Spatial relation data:
╔══
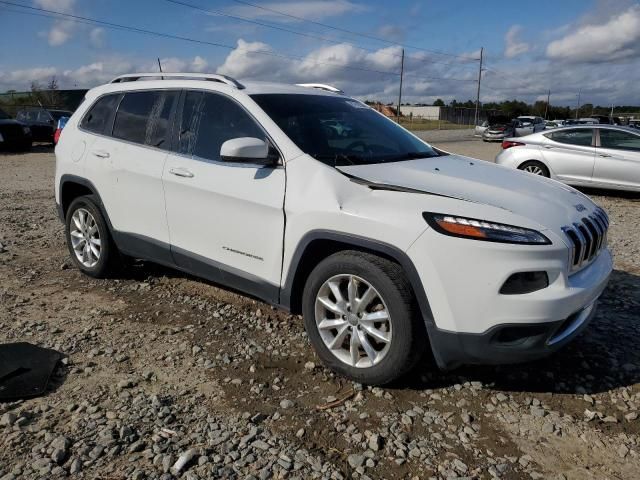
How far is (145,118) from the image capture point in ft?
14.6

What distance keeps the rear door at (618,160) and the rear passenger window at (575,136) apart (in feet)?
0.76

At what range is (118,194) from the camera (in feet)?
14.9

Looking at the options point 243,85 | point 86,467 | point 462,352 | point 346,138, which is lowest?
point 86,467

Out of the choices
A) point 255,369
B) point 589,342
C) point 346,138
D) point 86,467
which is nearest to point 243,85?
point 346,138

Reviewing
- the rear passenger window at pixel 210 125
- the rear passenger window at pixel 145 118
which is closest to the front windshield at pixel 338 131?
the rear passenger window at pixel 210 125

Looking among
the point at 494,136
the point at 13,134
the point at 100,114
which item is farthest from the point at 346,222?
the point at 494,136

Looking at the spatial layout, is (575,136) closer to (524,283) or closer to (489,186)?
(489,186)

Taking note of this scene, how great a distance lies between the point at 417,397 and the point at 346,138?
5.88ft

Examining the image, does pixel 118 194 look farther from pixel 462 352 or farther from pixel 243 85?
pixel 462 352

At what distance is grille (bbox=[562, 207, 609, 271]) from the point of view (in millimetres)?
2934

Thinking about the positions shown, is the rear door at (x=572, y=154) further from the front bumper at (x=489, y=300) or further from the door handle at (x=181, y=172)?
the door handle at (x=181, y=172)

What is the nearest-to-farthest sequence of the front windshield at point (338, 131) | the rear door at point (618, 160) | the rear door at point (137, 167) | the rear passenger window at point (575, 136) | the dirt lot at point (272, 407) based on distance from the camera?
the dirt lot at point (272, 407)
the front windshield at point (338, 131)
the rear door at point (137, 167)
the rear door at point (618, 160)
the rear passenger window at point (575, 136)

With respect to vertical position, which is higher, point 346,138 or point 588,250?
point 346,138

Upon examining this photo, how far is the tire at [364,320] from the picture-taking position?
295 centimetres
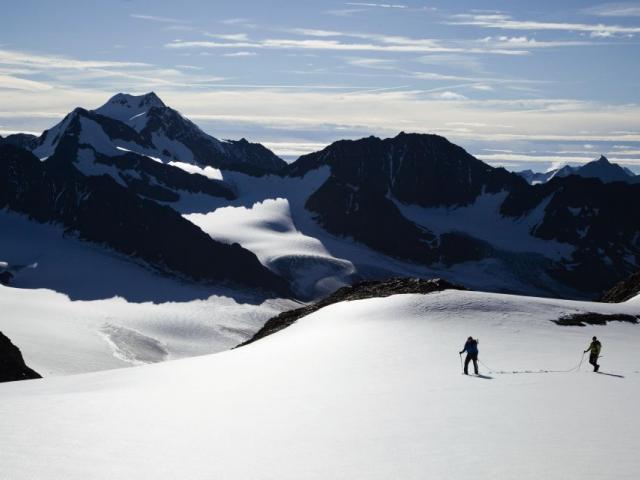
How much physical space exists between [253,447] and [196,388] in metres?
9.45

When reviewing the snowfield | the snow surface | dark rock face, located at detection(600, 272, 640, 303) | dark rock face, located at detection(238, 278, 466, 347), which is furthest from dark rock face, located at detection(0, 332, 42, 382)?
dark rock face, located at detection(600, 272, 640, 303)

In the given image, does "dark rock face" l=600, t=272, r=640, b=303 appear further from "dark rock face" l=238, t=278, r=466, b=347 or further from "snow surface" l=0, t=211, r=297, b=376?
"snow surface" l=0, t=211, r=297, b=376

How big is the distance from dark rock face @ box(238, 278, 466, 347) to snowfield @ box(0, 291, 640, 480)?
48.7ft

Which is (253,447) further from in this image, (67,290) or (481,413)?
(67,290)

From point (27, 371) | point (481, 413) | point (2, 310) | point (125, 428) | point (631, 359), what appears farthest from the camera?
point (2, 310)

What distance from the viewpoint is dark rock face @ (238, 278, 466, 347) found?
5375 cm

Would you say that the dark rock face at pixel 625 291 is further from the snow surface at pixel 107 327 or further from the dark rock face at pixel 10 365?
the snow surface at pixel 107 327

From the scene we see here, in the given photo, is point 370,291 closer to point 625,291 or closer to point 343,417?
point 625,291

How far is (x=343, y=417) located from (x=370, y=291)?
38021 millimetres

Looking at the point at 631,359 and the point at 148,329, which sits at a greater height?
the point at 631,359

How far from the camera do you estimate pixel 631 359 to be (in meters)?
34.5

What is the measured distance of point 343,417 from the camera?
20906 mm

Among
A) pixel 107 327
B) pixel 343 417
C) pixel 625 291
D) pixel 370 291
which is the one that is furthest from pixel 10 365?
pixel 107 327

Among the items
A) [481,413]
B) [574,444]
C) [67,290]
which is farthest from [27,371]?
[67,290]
╚══
What the exercise asks:
Every line of text is to be repeated exactly; pictures are left out.

Answer to the exercise:
How far is (145,118) from the image capture point in ft?
14.6

What distance keeps the rear door at (618,160) and the rear passenger window at (575,136) apart (in feet)?
0.76

At what range is (118,194) from the camera (in feet)?
14.9

Looking at the options point 243,85 | point 86,467 | point 462,352 | point 346,138, which is lowest?
point 86,467

Out of the choices
A) point 255,369
B) point 589,342
C) point 346,138
D) point 86,467
which is nearest to point 243,85?
point 346,138

Reviewing
- the rear passenger window at pixel 210 125
- the rear passenger window at pixel 145 118
which is closest to the front windshield at pixel 338 131?
the rear passenger window at pixel 210 125

Looking among
the point at 494,136
the point at 13,134
the point at 100,114
which item is farthest from the point at 346,222?
the point at 494,136

Looking at the spatial layout, is (575,136) closer to (524,283) or closer to (489,186)?
(489,186)

Taking note of this scene, how great a distance lies between the point at 417,397 and the point at 346,138?
5.88ft

Examining the image, does pixel 118 194 look farther from pixel 462 352 or farther from pixel 243 85?
pixel 462 352

At what distance is grille (bbox=[562, 207, 609, 271]) from the point of view (in millimetres)?
2934

Thinking about the positions shown, is the rear door at (x=572, y=154) further from the front bumper at (x=489, y=300) or further from the door handle at (x=181, y=172)?
the door handle at (x=181, y=172)

What is the nearest-to-farthest sequence of the front windshield at point (338, 131) | the rear door at point (618, 160) | the rear door at point (137, 167) | the rear passenger window at point (575, 136) | the dirt lot at point (272, 407) based on distance from the camera?
the dirt lot at point (272, 407)
the front windshield at point (338, 131)
the rear door at point (137, 167)
the rear door at point (618, 160)
the rear passenger window at point (575, 136)

With respect to vertical position, which is higher, point 346,138 or point 588,250?
point 346,138

Upon examining this photo, how far is the tire at [364,320] from the picture-taking position?
295 centimetres
How much physical space exists between [253,447] and [196,388] in metres?
9.45

When reviewing the snowfield | the snow surface | dark rock face, located at detection(600, 272, 640, 303) | dark rock face, located at detection(238, 278, 466, 347), which is furthest from dark rock face, located at detection(0, 332, 42, 382)?
dark rock face, located at detection(600, 272, 640, 303)

In the given image, does "dark rock face" l=600, t=272, r=640, b=303 appear further from "dark rock face" l=238, t=278, r=466, b=347 or further from "snow surface" l=0, t=211, r=297, b=376?
"snow surface" l=0, t=211, r=297, b=376

How big is the distance from dark rock face @ box(238, 278, 466, 347) to snowfield @ box(0, 291, 640, 480)?
48.7ft

Which is (253,447) further from in this image, (67,290) or (481,413)?
(67,290)

From point (27, 371) | point (481, 413) | point (2, 310) | point (125, 428) | point (631, 359), what appears farthest from the camera?
point (2, 310)

What distance from the viewpoint is dark rock face @ (238, 278, 466, 347) found?
5375 cm

Would you say that the dark rock face at pixel 625 291 is further from the snow surface at pixel 107 327 or further from the dark rock face at pixel 10 365?
the snow surface at pixel 107 327

From the scene we see here, in the given photo, is point 370,291 closer to point 625,291 or closer to point 343,417?
point 625,291

How far is (x=343, y=417) located from (x=370, y=291)?
38021 millimetres

Looking at the point at 631,359 and the point at 148,329, which sits at a greater height?
the point at 631,359

How far from the camera do you estimate pixel 631 359 to be (in meters)?
34.5

What is the measured distance of point 343,417 from the camera?
20906 mm

Among
A) pixel 107 327
B) pixel 343 417
C) pixel 625 291
D) pixel 370 291
which is the one that is furthest from pixel 10 365?
pixel 107 327

Among the items
A) [481,413]
B) [574,444]
C) [67,290]
which is farthest from [27,371]?
[67,290]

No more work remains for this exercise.